I draw in a deep breath and let it out slowly, wondering what it would mean to tell him the truth. What the words would sound like slipping from my lips. What reality would be if he knew I wanted to be with him.

I’m pretty sure it would be awful. My brother would lose a best friend, and I’d give Duke a reason to hate me, and that’s not the way this dynamic words. I hate him… and I imagine that he feels bad for being a fuck up. It’s our thing, and it can’t be reversed.

“Come on.” Hank grins, lifting his hand with a menacing smile as though he’s going to do something awful. “If you don’t play by the rules, you have to take the punishment.”

“Punishment? No, now you’re making up new rules.”

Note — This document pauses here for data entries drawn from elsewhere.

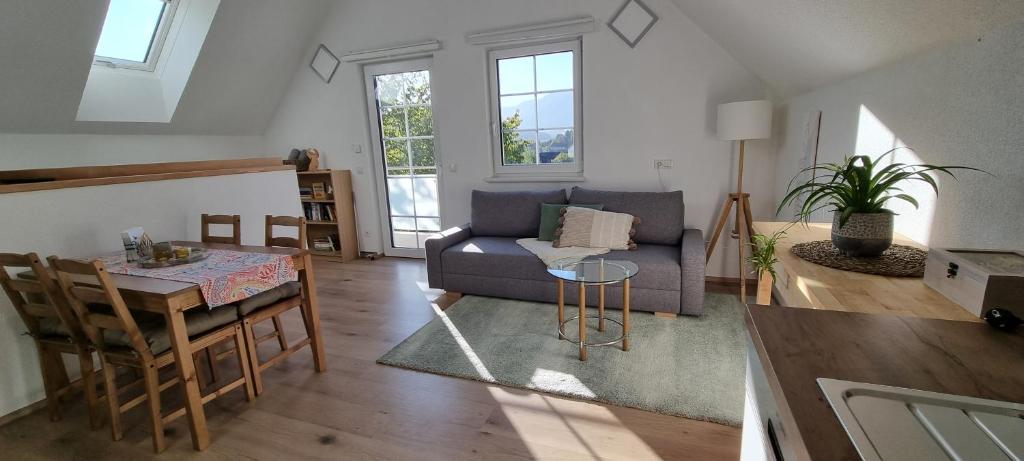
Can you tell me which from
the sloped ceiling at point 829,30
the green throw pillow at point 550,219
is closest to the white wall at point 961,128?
the sloped ceiling at point 829,30

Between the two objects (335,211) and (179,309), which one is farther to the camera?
(335,211)

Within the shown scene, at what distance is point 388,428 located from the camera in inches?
76.4

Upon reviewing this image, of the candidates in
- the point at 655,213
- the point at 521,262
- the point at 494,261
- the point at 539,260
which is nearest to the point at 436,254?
the point at 494,261

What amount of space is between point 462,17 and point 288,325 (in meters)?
2.94

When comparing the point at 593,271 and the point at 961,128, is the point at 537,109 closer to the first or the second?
the point at 593,271

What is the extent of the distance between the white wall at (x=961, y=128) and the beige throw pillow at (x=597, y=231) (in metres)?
1.51

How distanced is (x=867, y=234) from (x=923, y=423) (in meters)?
0.99

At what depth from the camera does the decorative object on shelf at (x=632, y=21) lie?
3359 mm

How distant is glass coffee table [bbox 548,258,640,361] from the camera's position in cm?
238

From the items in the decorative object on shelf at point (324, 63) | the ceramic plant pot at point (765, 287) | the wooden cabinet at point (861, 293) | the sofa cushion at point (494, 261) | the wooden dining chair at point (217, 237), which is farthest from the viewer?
the decorative object on shelf at point (324, 63)

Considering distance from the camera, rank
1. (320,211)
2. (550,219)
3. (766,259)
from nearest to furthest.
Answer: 1. (766,259)
2. (550,219)
3. (320,211)

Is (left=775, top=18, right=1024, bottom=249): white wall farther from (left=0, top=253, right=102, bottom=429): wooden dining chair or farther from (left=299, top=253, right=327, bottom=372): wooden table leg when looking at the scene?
(left=0, top=253, right=102, bottom=429): wooden dining chair

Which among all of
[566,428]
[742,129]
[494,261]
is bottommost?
[566,428]

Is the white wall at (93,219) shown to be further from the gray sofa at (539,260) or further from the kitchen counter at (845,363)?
the kitchen counter at (845,363)
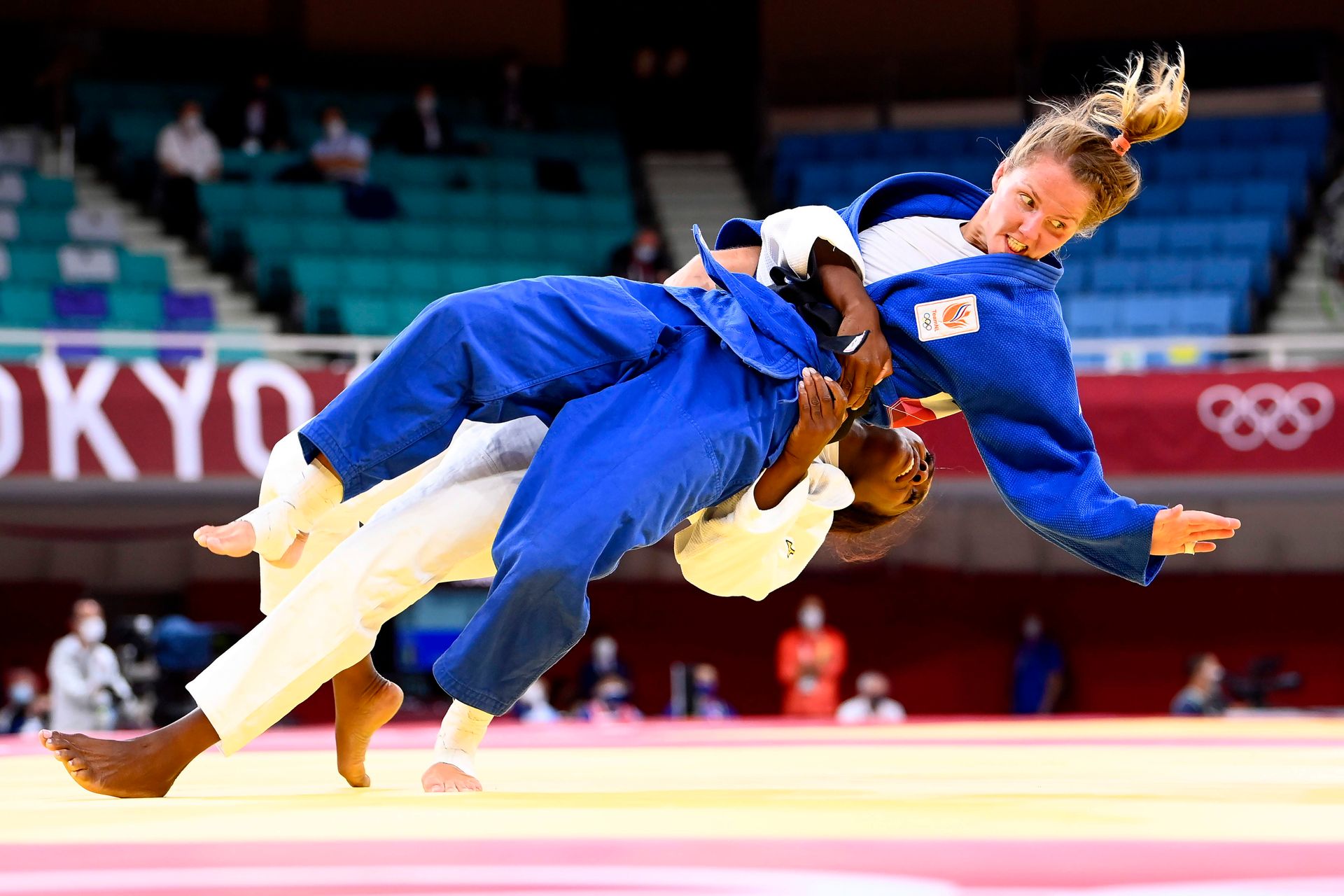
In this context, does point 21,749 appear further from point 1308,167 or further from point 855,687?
point 1308,167

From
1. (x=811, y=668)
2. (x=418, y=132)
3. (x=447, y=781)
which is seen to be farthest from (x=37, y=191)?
(x=447, y=781)

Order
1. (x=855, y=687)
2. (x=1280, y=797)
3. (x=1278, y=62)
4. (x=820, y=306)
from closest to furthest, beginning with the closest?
(x=1280, y=797)
(x=820, y=306)
(x=855, y=687)
(x=1278, y=62)

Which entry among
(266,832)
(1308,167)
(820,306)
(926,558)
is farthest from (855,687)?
(266,832)

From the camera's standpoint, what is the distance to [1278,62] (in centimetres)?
1243

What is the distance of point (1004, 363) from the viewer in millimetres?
2166

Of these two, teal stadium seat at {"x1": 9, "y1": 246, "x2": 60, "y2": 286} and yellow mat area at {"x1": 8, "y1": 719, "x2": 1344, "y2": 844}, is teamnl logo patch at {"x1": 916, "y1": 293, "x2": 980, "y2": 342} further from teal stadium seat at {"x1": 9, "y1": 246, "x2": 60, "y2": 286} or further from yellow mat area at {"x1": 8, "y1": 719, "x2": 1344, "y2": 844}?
teal stadium seat at {"x1": 9, "y1": 246, "x2": 60, "y2": 286}

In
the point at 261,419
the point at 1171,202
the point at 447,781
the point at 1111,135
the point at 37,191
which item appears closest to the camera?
the point at 447,781

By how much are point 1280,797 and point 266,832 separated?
131 centimetres

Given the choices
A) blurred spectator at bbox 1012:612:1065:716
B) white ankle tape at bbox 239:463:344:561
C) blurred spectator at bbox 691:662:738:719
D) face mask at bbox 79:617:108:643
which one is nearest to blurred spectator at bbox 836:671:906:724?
blurred spectator at bbox 691:662:738:719

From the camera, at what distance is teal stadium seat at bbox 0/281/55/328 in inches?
344

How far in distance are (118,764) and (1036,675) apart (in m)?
8.84

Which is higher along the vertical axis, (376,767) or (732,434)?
(732,434)

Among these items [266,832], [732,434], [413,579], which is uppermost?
[732,434]

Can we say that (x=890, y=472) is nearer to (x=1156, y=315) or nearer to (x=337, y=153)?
(x=1156, y=315)
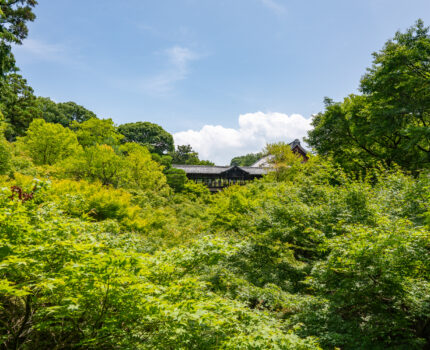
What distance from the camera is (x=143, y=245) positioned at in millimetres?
9000

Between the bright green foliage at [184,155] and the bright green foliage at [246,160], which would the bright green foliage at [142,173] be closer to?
the bright green foliage at [184,155]

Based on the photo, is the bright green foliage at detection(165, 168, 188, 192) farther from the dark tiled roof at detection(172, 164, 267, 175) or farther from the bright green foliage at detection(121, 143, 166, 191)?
the bright green foliage at detection(121, 143, 166, 191)

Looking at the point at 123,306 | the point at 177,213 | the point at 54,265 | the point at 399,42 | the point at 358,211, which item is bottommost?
the point at 177,213

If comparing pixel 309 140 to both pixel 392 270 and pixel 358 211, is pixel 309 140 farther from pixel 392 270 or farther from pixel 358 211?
pixel 392 270

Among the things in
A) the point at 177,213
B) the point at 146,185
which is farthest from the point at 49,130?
the point at 177,213

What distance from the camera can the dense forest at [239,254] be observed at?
2752 mm

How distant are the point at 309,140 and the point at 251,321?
55.8 ft

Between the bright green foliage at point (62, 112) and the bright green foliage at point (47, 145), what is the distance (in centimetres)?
2135

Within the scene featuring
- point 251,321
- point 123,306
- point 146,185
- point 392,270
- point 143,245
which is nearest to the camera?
point 123,306

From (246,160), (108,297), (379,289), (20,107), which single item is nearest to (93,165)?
(108,297)

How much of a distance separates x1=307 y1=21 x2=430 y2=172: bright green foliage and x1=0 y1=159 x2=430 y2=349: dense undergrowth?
5440 millimetres

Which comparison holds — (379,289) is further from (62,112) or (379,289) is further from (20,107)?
(62,112)

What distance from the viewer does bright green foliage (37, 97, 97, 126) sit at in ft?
125

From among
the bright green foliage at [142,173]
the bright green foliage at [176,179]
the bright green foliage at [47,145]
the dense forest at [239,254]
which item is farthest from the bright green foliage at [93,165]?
the bright green foliage at [176,179]
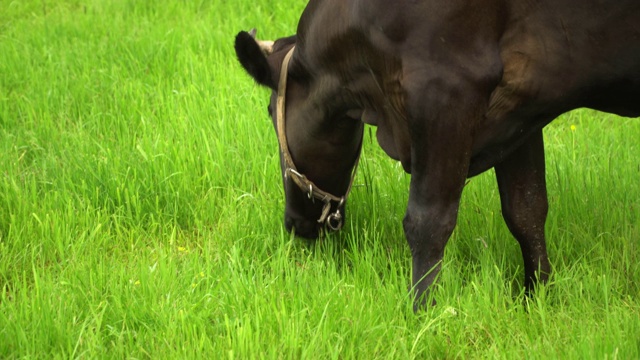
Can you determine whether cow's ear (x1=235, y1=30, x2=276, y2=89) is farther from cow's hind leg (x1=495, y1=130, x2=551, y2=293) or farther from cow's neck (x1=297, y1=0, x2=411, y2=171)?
cow's hind leg (x1=495, y1=130, x2=551, y2=293)

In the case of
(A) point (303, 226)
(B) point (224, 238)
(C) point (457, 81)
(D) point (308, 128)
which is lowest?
(B) point (224, 238)

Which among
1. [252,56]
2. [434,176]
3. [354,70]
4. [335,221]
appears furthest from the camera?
[335,221]

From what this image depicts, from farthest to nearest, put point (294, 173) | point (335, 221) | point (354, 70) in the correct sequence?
point (335, 221) < point (294, 173) < point (354, 70)

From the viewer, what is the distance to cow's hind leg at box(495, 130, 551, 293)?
4348 millimetres

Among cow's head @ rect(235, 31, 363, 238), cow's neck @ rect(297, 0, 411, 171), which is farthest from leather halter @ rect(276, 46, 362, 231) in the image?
cow's neck @ rect(297, 0, 411, 171)

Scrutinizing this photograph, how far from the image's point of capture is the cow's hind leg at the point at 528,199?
4348 mm

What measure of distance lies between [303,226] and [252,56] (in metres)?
0.86

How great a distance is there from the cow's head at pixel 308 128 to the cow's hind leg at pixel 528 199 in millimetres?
683

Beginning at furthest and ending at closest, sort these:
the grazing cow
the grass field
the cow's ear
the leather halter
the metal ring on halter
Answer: the metal ring on halter < the leather halter < the cow's ear < the grass field < the grazing cow

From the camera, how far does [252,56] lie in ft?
14.3

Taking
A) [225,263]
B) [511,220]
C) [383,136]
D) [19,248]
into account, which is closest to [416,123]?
[383,136]

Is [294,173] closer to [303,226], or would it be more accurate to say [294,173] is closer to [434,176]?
[303,226]

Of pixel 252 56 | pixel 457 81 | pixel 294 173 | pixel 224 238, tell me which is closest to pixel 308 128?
pixel 294 173

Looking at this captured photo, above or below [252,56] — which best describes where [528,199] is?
below
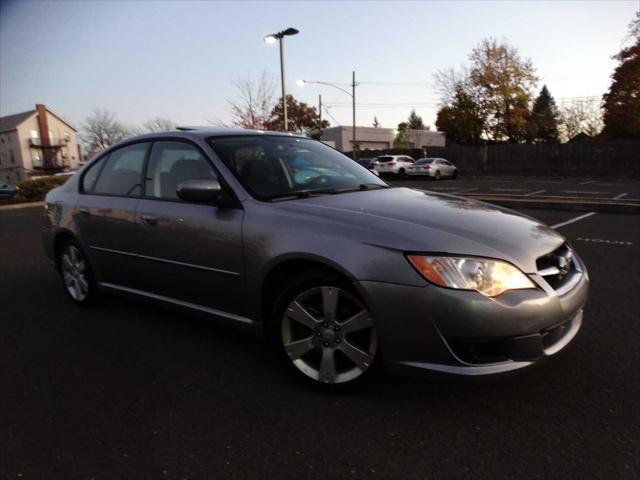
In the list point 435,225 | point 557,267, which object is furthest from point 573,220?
point 435,225

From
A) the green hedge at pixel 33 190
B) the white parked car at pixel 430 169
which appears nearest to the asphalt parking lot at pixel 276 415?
the green hedge at pixel 33 190

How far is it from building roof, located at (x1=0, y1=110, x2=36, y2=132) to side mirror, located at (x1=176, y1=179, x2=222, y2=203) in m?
65.1

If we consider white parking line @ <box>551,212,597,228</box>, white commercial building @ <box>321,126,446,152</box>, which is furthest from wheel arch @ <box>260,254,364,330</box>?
white commercial building @ <box>321,126,446,152</box>

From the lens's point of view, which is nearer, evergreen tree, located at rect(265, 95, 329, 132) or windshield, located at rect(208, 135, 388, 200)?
windshield, located at rect(208, 135, 388, 200)

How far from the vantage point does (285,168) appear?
130 inches

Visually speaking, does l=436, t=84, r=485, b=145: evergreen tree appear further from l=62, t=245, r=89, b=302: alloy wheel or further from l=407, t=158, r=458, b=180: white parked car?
l=62, t=245, r=89, b=302: alloy wheel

“No, those are the standing rules. Everyone knows that.” His hand stretches closer toward my ribs.

“What’s the punishment?”

“Tickles,” he groans, leaning up from the bed. “Everyone knows the punishment is tickles.”

“Tickles?” I question as seriously as possible. “Are we twelve? Why isn’t the punishment a twenty-dollar bill or a bunch of weird demands? Maybe you should make me clean this room.”

He narrows his gaze. “Oh, please. This room is clean.”

“Clean-ish.” I smile.

He draws his hand back with a grin. “The punishment should be that you have to tell me one truth on top of the jacket story. Your loss and my win all combined into one. I’ll take a twenty too, if you have it.”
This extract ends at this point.